-- Start Recorded information --

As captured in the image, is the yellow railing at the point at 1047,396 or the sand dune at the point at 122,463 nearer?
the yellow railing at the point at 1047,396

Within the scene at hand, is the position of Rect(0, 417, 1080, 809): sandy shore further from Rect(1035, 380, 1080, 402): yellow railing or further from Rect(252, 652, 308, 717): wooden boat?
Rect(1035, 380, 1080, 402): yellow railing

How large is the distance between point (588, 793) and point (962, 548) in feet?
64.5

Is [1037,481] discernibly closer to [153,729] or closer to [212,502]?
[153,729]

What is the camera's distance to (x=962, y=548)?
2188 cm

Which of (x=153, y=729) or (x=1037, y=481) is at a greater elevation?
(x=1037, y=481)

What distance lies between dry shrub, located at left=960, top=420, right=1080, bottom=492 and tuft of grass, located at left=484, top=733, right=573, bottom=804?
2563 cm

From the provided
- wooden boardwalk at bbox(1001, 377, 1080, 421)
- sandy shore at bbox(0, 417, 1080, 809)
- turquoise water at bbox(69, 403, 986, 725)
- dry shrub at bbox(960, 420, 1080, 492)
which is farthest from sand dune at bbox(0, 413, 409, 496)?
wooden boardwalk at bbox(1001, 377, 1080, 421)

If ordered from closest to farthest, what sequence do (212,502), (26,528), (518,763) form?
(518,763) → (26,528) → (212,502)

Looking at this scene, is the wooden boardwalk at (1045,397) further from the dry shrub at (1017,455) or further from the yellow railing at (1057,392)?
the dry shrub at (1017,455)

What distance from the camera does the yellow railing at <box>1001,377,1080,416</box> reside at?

-- End Recorded information --

### What this task involves
Reproduce every one of the records above word for word.

### Answer below
As captured in the image, is the yellow railing at the point at 1047,396 or the sand dune at the point at 122,463 nearer?
the yellow railing at the point at 1047,396

Within the scene at hand, is the position of Rect(0, 417, 1080, 809): sandy shore further from Rect(1035, 380, 1080, 402): yellow railing or further from Rect(252, 652, 308, 717): wooden boat?
Rect(1035, 380, 1080, 402): yellow railing

How large is the distance between point (588, 793) and point (962, 548) in feet?
64.5

Is [1037,481] discernibly closer to [153,729] or closer to [212,502]?
[153,729]

What is the camera's distance to (x=962, y=548)?
2188 cm

Which of (x=153, y=729) or (x=1037, y=481) is at a greater elevation?
(x=1037, y=481)

What distance lies between dry shrub, located at left=960, top=420, right=1080, bottom=492 and tuft of grass, located at left=484, top=733, right=573, bottom=804?
2563 cm

From the provided
- wooden boardwalk at bbox(1001, 377, 1080, 421)
- sandy shore at bbox(0, 417, 1080, 809)
- turquoise water at bbox(69, 403, 986, 725)
- dry shrub at bbox(960, 420, 1080, 492)
which is farthest from sand dune at bbox(0, 413, 409, 496)?
wooden boardwalk at bbox(1001, 377, 1080, 421)

If ordered from closest to farthest, what sequence do (212,502), (26,528), (518,763) form?
(518,763) → (26,528) → (212,502)

Looking at this scene, is the wooden boardwalk at (1045,397) further from the dry shrub at (1017,455) or further from the yellow railing at (1057,392)?
the dry shrub at (1017,455)

What distance from the camera does the yellow railing at <box>1001,377,1080,416</box> reside at?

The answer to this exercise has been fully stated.